29. Hendaklah berpuasa Ramadhan dan berhaji dengan baik, jika engkau mampu melakukannya.
Kerjakan sekarang juga jika engkau telah mampu.
30. Hendaklah senantiasa menyertai dirimu dengan niat jihad dan cinta mati syahid. Bersiaplah
untuk itu kapan saja kesempatannya tiba.
31. Hendaklah senantiasa memperbaharui taubat dan istighfarmu, berhati-hatilah terhadap
dosa yang kecil, apalagi dosa yang besar. Sediakan untuk dirimu beberapa saat sebelum
tidur untuk introspeksi diri terhadap apa-apa yang telah engkau lakukan, yang baik maupun
yang buruk. Perhatikan waktumu, karena waktu adalah kehidupan itu sendiri. Jangan
pergunakan ia sedikit pun tanpa guna dan janganlah ceroboh terhadap hal-hal yang syubhat
agar tidak jatuh ke dalam kubangan yang haram.
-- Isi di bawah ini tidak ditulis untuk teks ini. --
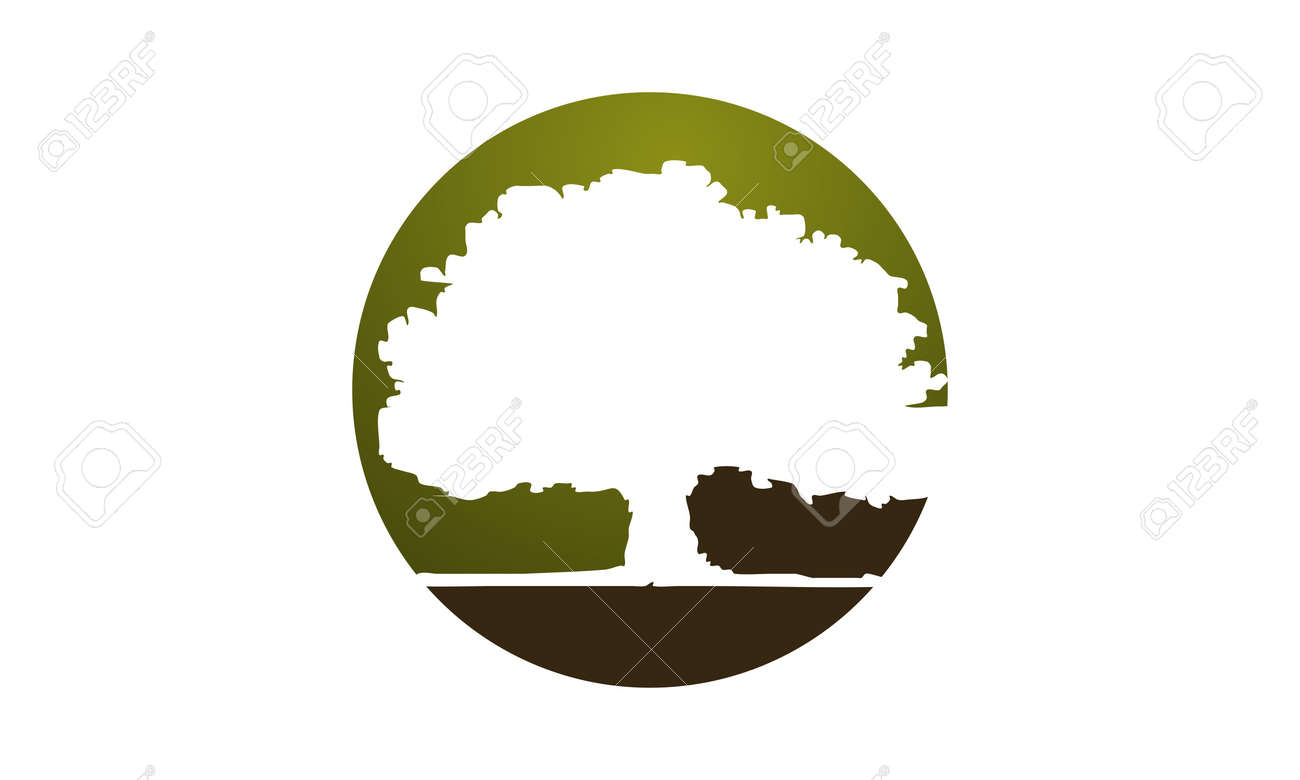oak tree logo design template vector royalty free cliparts vectors rh 123rf com oak tree logo design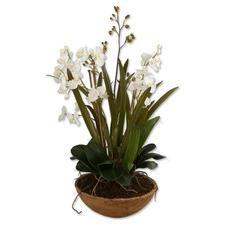 Moth Orchid Botanical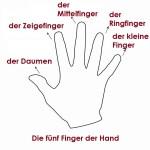 Die Finger der Hand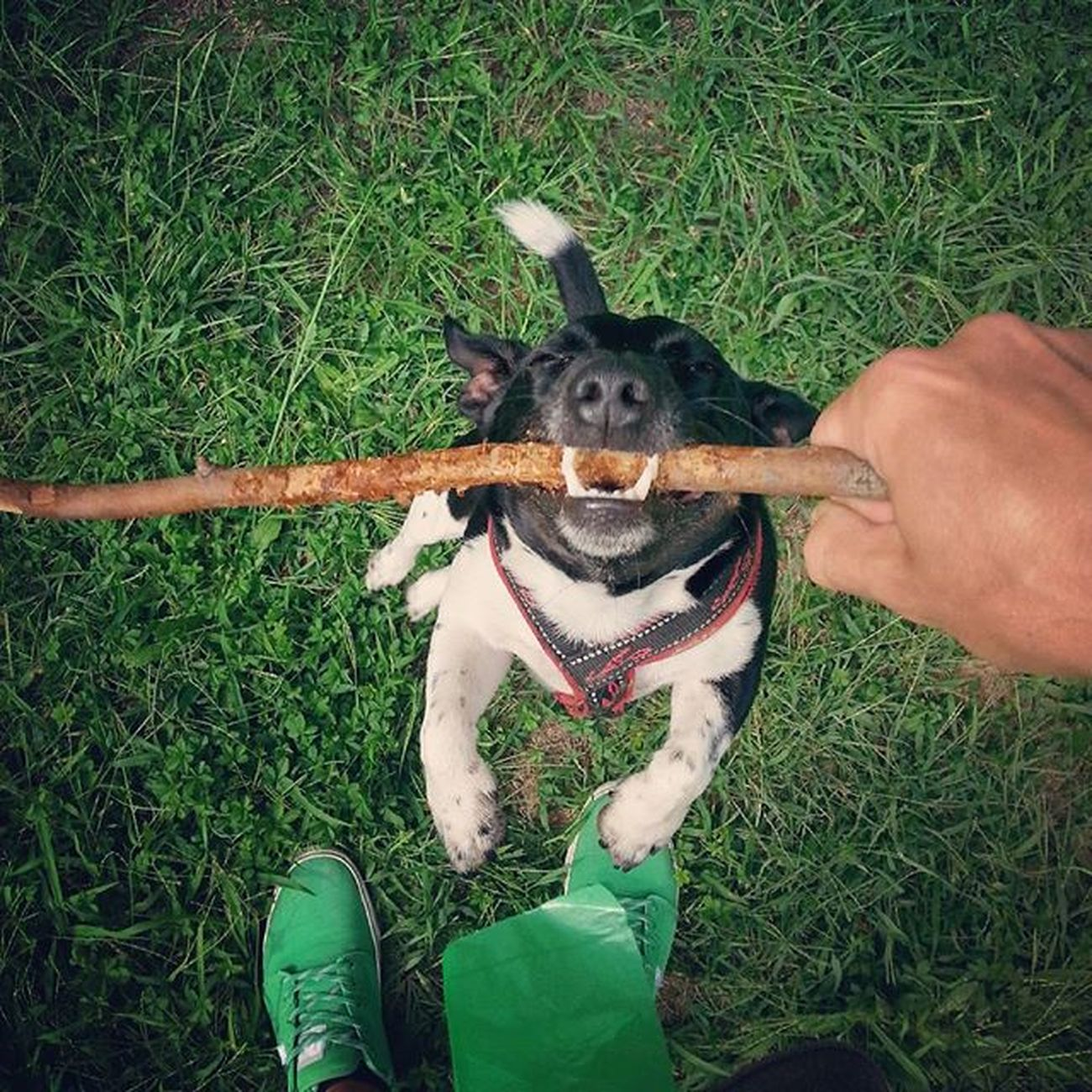 Fishing Dog Woodenstick Dogsitter Jackrussell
32. Hendaklah berjuang meningkatkan kapasitasmu dengan sungguh-sungguh agar engkau
dapat menerima tongkat kepemimpinan. Hendaklah menundukkan pandanganmu, menekan
emosimu dan memotong habis selera-selera rendah dari jiwamu, bawalah ia hanya untuk
menggapai yang halal dan baik, dan hijabilah ia dari yang haram dalam keadaan
bagaimanapun.
33. Hendaklah jauhi khamer dan seluruh makanan atau minuman yang memabukkan sejauh-
jauhnya.
34. Hendaklah menjauhkan diri dari pergaulan dengan orang jahat dan persahabatan dengan
orang yang rusak, serta jauhilah tempat-tempat maksiat.
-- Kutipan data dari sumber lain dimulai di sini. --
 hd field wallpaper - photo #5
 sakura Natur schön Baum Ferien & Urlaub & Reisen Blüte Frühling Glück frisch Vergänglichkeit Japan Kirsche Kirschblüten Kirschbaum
35. Hendaklah perangi tempat-tempat iseng, jangan sekali-kali mendekatinya dan hendaklah
jauhi gaya hidup mewah dan bersantai-santai.
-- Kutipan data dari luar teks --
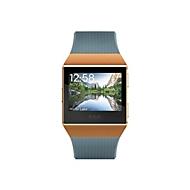 Fitbit Ionic intelligente Uhr - Burnt Orange, Slate Blue
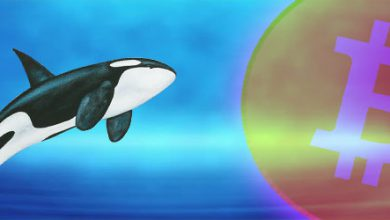 خرید 30 هزار واحدی بیت کوین از سوی یک نهنگ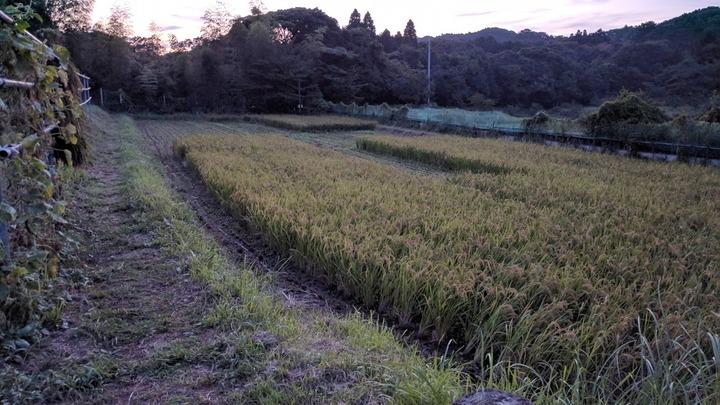 0909イネ刈り1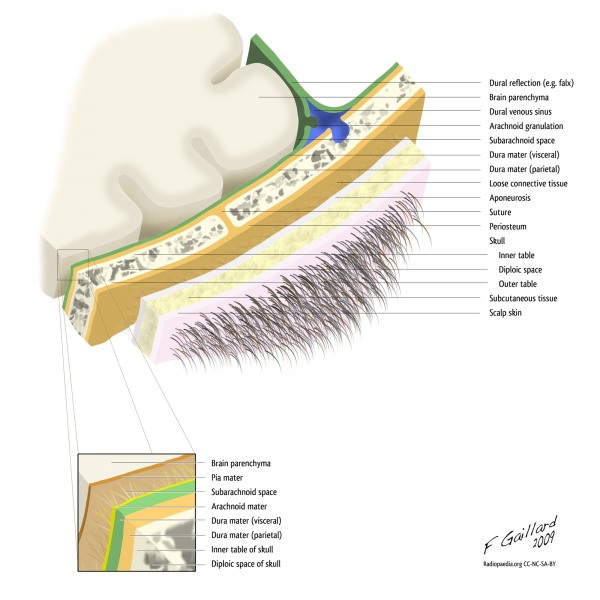 Layers of the scalp, inlcuding dura, arachnoid and pia mater
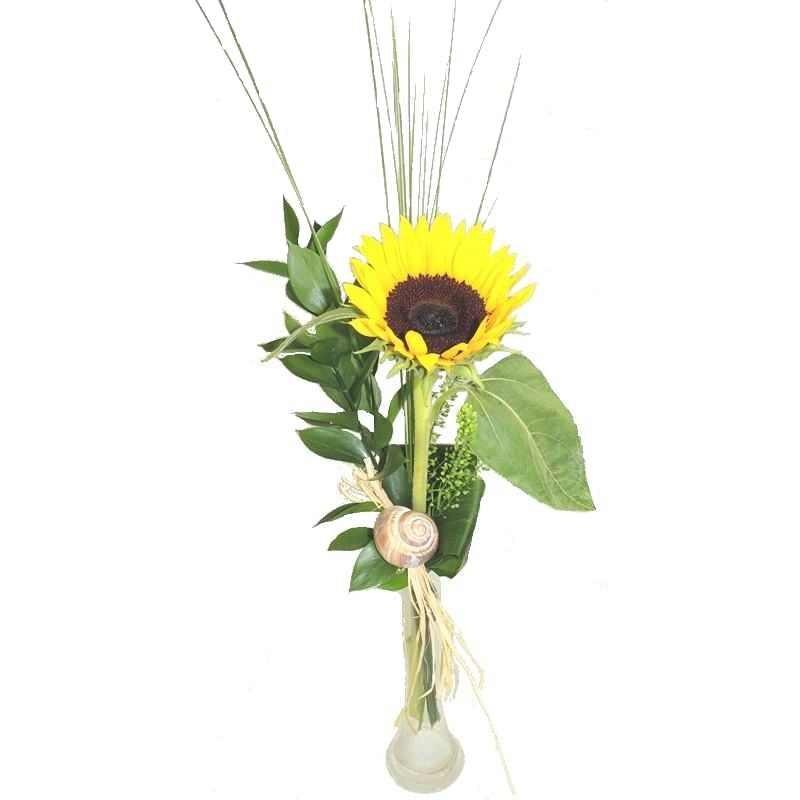 Sonnenblume pur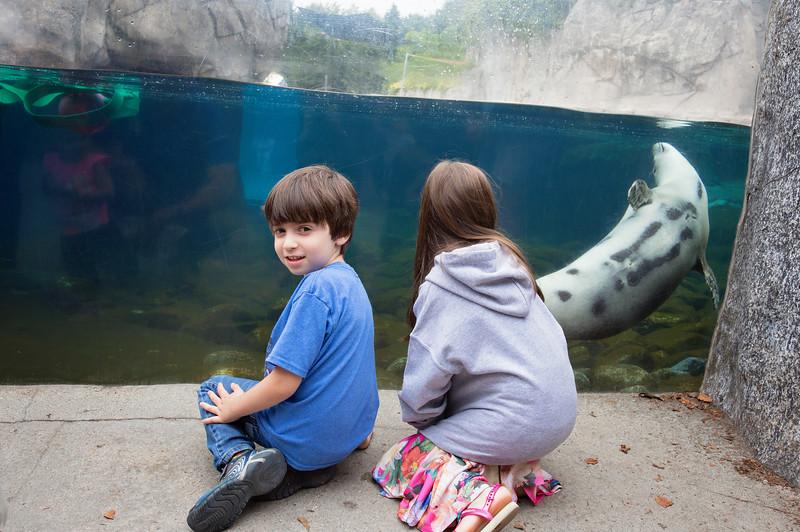 TripAdvisor Mystic Aquarium2-2-2.jpg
36. Hendaklah mengetahui anggota katibahmu satu persatu dengan pengetahuan yang lengkap,
juga kenalkan dirimu kepada mereka dengan selengkapnya. Tunaikan hak-hak ukhuwah
mereka dengan seutuhnya. Hak kasih sayang, penghargaan, pertolongan dan itsar.
Hendaklah senantiasa hadir di majelis mereka dan tidak absen, kecuali karena udzur darurat,
dan pegang teguhlah sikap itsar dalam pergaulanmu dengan mereka.
37. Hendaklah hindari hubungan dengan organisasi atau jamaah apapun sekiranya hubungan itu
tidak membawa maslahat bagi fikrahmu, terutama jika diperintahkan untuk itu.
38. Hendaklah menyebarkan dakwahmu di mana pun dan memberi informasi kepada pemimpin
tentang segala kondisi yang melingkupimu. Janganlah berbuat sesuatu yang berdampak
strategis, kecuali dengan seizinnya. Hendaklah senantiasa menempatkan dirimu sebagai
`tentara yang berada di tangsi, yang tengah menanti instruksi komandan.

Prinsip-prinsip ini dalam lima slogan :

Allah ghayatuna (Allah adalah tujuan kami), Ar Rasul qudwatuna (Rasul adalah teladan kami), Al
Qur’an syir’atuna (Qur’an adalah undang-undang kami), Al Jihad sabiluna (Jihad adalah jalan
kami) dan Syahadah umniyyatuna (Mati syahid adalah cita-cita kami). Terhimpun dalam berbagai
kata berikut : kesederhanaan, tilawah, shalat, keprajuritan dan akhlak. QS. Ash Shaff : 10-14.